## begin

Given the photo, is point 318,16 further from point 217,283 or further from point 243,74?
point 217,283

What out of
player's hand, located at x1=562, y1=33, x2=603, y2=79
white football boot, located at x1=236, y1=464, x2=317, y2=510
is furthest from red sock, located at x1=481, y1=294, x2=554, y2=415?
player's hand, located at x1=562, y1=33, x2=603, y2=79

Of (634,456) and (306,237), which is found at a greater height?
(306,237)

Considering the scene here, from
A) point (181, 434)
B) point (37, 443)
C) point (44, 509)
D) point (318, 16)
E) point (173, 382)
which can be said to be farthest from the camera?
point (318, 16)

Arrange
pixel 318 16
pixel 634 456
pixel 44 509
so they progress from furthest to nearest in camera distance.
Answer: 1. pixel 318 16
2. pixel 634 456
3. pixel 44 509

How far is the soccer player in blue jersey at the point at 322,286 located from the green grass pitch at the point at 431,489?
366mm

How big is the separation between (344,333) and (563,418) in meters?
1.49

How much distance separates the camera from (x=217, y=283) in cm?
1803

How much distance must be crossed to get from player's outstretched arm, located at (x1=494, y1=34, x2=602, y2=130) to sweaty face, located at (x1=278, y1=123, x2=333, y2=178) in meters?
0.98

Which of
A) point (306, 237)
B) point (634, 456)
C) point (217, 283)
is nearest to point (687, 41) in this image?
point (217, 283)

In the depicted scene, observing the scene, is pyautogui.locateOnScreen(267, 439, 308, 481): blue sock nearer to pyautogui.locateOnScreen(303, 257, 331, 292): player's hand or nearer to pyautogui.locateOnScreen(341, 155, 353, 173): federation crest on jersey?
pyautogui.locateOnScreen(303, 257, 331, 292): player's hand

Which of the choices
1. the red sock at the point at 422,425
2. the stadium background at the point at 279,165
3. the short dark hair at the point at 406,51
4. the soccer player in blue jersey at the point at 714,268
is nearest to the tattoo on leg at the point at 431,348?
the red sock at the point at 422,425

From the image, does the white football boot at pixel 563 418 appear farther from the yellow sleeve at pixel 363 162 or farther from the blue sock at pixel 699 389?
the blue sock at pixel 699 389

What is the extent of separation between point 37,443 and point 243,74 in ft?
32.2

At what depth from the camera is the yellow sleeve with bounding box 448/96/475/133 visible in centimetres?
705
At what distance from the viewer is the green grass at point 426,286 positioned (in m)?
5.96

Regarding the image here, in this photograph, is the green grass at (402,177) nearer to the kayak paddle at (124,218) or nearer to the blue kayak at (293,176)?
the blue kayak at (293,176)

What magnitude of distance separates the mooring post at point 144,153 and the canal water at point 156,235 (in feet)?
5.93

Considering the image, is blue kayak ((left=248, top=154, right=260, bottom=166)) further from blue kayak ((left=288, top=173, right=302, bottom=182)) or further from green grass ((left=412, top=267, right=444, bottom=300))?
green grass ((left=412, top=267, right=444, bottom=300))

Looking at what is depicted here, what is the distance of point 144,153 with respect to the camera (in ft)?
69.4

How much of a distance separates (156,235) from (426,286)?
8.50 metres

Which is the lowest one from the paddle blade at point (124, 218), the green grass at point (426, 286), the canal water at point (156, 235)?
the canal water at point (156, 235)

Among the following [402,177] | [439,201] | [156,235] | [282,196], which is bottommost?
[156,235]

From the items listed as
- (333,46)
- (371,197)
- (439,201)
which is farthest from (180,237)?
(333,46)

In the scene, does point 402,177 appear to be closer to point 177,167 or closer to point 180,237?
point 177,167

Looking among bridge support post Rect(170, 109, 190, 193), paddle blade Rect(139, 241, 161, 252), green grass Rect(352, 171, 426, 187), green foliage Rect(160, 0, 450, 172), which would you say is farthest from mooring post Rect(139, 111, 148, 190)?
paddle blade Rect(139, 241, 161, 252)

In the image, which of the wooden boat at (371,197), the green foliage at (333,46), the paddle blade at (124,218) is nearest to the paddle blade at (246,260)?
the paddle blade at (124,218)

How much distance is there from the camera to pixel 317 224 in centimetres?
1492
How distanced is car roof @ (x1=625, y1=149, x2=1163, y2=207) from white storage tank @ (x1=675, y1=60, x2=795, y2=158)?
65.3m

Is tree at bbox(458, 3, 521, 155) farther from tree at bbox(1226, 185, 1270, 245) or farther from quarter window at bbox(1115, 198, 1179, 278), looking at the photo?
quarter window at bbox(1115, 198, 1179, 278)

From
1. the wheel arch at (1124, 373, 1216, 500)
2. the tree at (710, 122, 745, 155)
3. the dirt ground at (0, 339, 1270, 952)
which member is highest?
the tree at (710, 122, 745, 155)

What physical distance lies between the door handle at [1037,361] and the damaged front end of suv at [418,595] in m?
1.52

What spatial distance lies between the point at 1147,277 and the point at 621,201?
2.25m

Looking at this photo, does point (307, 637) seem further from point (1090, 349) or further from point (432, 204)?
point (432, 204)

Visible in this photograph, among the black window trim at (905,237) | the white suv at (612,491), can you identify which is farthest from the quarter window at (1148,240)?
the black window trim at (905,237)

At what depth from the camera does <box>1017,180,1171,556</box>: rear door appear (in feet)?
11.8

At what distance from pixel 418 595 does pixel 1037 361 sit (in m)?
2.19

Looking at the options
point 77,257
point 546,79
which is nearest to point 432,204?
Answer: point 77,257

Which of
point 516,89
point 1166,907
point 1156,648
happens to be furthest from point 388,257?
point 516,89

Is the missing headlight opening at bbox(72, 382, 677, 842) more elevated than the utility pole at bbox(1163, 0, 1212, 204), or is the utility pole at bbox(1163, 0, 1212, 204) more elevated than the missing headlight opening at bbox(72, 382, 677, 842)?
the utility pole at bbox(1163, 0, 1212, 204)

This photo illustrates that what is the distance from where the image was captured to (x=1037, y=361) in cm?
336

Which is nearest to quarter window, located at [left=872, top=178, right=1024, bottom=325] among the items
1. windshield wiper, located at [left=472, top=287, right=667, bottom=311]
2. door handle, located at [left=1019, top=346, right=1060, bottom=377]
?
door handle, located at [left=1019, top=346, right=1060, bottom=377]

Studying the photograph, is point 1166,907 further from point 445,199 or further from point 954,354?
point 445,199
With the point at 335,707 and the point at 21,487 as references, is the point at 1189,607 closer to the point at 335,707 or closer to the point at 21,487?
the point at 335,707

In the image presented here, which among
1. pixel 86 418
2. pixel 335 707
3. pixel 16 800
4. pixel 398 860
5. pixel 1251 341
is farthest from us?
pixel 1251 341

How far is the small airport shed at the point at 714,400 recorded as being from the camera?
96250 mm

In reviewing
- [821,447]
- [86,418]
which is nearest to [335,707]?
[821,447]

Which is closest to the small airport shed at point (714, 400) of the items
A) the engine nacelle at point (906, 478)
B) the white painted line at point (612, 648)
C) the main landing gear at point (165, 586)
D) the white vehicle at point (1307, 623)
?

## end

* The problem
Quote all of the entries above, keeping every line unchanged and in the same order.

* Written response
Given the photo, is point 318,16 further from point 217,283 or further from point 243,74?
point 217,283

What out of
player's hand, located at x1=562, y1=33, x2=603, y2=79
white football boot, located at x1=236, y1=464, x2=317, y2=510
is furthest from red sock, located at x1=481, y1=294, x2=554, y2=415?
player's hand, located at x1=562, y1=33, x2=603, y2=79

Of (634,456) and (306,237), which is found at a greater height?
(306,237)

Considering the scene here, from
A) point (181, 434)
B) point (37, 443)
C) point (44, 509)
D) point (318, 16)
E) point (173, 382)
which can be said to be farthest from the camera?
point (318, 16)

Arrange
pixel 318 16
pixel 634 456
pixel 44 509
so they progress from furthest to nearest in camera distance.
Answer: 1. pixel 318 16
2. pixel 634 456
3. pixel 44 509

How far is the soccer player in blue jersey at the point at 322,286 located from the green grass pitch at the point at 431,489?
366mm

How big is the separation between (344,333) and (563,418) in meters?
1.49

How much distance separates the camera from (x=217, y=283) in cm?
1803

How much distance must be crossed to get from player's outstretched arm, located at (x1=494, y1=34, x2=602, y2=130) to sweaty face, located at (x1=278, y1=123, x2=333, y2=178) in meters?
0.98

Which of
A) point (306, 237)
B) point (634, 456)
C) point (217, 283)
is nearest to point (687, 41) in this image?
point (217, 283)

In the depicted scene, observing the scene, is pyautogui.locateOnScreen(267, 439, 308, 481): blue sock nearer to pyautogui.locateOnScreen(303, 257, 331, 292): player's hand or nearer to pyautogui.locateOnScreen(341, 155, 353, 173): federation crest on jersey?
pyautogui.locateOnScreen(303, 257, 331, 292): player's hand

Which of the choices
1. the red sock at the point at 422,425
2. the stadium background at the point at 279,165
3. the short dark hair at the point at 406,51
4. the soccer player in blue jersey at the point at 714,268
is nearest to the tattoo on leg at the point at 431,348?
the red sock at the point at 422,425

From the image, does the white football boot at pixel 563 418 appear farther from the yellow sleeve at pixel 363 162 or farther from the blue sock at pixel 699 389?
the blue sock at pixel 699 389

What is the extent of separation between point 37,443 and point 243,74 in ft?
32.2

At what depth from the camera is the yellow sleeve with bounding box 448/96/475/133 visible in centimetres?
705
At what distance from the viewer is the green grass at point 426,286 positioned (in m)?
5.96

Regarding the image here, in this photograph, is the green grass at (402,177) nearer to the kayak paddle at (124,218) or nearer to the blue kayak at (293,176)?
the blue kayak at (293,176)

What magnitude of distance separates the mooring post at point 144,153 and the canal water at point 156,235 (in feet)?
5.93

Considering the image, is blue kayak ((left=248, top=154, right=260, bottom=166)) further from blue kayak ((left=288, top=173, right=302, bottom=182)) or further from green grass ((left=412, top=267, right=444, bottom=300))?
green grass ((left=412, top=267, right=444, bottom=300))

Looking at what is depicted here, what is the distance of point 144,153 with respect to the camera (in ft)?
69.4

How much of a distance separates (156,235) from (426,286)?
8.50 metres

Which is the lowest one from the paddle blade at point (124, 218), the green grass at point (426, 286), the canal water at point (156, 235)?
the canal water at point (156, 235)

Among the following [402,177] | [439,201] | [156,235] | [282,196], which is bottommost?
[156,235]

From the items listed as
- (333,46)
- (371,197)
- (439,201)
which is farthest from (180,237)?
(333,46)

In the scene, does point 402,177 appear to be closer to point 177,167 or closer to point 180,237?
point 177,167

Looking among bridge support post Rect(170, 109, 190, 193), paddle blade Rect(139, 241, 161, 252), green grass Rect(352, 171, 426, 187), green foliage Rect(160, 0, 450, 172), which would you say is farthest from mooring post Rect(139, 111, 148, 190)?
paddle blade Rect(139, 241, 161, 252)

In the image, which of the wooden boat at (371,197), the green foliage at (333,46), the paddle blade at (124,218) is nearest to the paddle blade at (246,260)?
the paddle blade at (124,218)

How much distance is there from the camera to pixel 317 224 in centimetres?
1492
How distanced is car roof @ (x1=625, y1=149, x2=1163, y2=207) from white storage tank @ (x1=675, y1=60, x2=795, y2=158)?
65.3m

Is tree at bbox(458, 3, 521, 155) farther from tree at bbox(1226, 185, 1270, 245) or farther from quarter window at bbox(1115, 198, 1179, 278), looking at the photo?
quarter window at bbox(1115, 198, 1179, 278)

From
1. the wheel arch at (1124, 373, 1216, 500)
2. the tree at (710, 122, 745, 155)
3. the dirt ground at (0, 339, 1270, 952)
which member is highest?
the tree at (710, 122, 745, 155)

What physical distance lies between the door handle at [1037,361] and the damaged front end of suv at [418,595] in m?
1.52

What spatial distance lies between the point at 1147,277 and the point at 621,201?
2.25m

Looking at this photo, does point (307, 637) seem further from point (1090, 349) or further from point (432, 204)?
point (432, 204)

Visible in this photograph, among the black window trim at (905,237) | the white suv at (612,491), can you identify which is farthest from the quarter window at (1148,240)?
the black window trim at (905,237)

At what depth from the camera does <box>1017,180,1171,556</box>: rear door appear (in feet)?
11.8

At what distance from pixel 418 595 does pixel 1037 361 sit (in m)?
2.19

Looking at the options
point 77,257
point 546,79
which is nearest to point 432,204?
Answer: point 77,257

Which of
point 516,89
point 1166,907
point 1156,648
happens to be furthest from point 388,257?
point 516,89

Is the missing headlight opening at bbox(72, 382, 677, 842) more elevated than the utility pole at bbox(1163, 0, 1212, 204), or is the utility pole at bbox(1163, 0, 1212, 204) more elevated than the missing headlight opening at bbox(72, 382, 677, 842)?
the utility pole at bbox(1163, 0, 1212, 204)

This photo illustrates that what is the distance from where the image was captured to (x=1037, y=361) in cm?
336

Which is nearest to quarter window, located at [left=872, top=178, right=1024, bottom=325] among the items
1. windshield wiper, located at [left=472, top=287, right=667, bottom=311]
2. door handle, located at [left=1019, top=346, right=1060, bottom=377]
?
door handle, located at [left=1019, top=346, right=1060, bottom=377]

Studying the photograph, is point 1166,907 further from point 445,199 or further from point 954,354?
point 445,199
With the point at 335,707 and the point at 21,487 as references, is the point at 1189,607 closer to the point at 335,707 or closer to the point at 21,487?
the point at 335,707

In the image presented here, which among
1. pixel 86 418
2. pixel 335 707
3. pixel 16 800
4. pixel 398 860
5. pixel 1251 341
is farthest from us?
pixel 1251 341

How far is the small airport shed at the point at 714,400 recorded as being from the camera?
96250 mm

In reviewing
- [821,447]
- [86,418]
which is nearest to [335,707]?
[821,447]

Which is closest to the small airport shed at point (714, 400) of the items
A) the engine nacelle at point (906, 478)
B) the white painted line at point (612, 648)
C) the main landing gear at point (165, 586)
D) the white vehicle at point (1307, 623)
?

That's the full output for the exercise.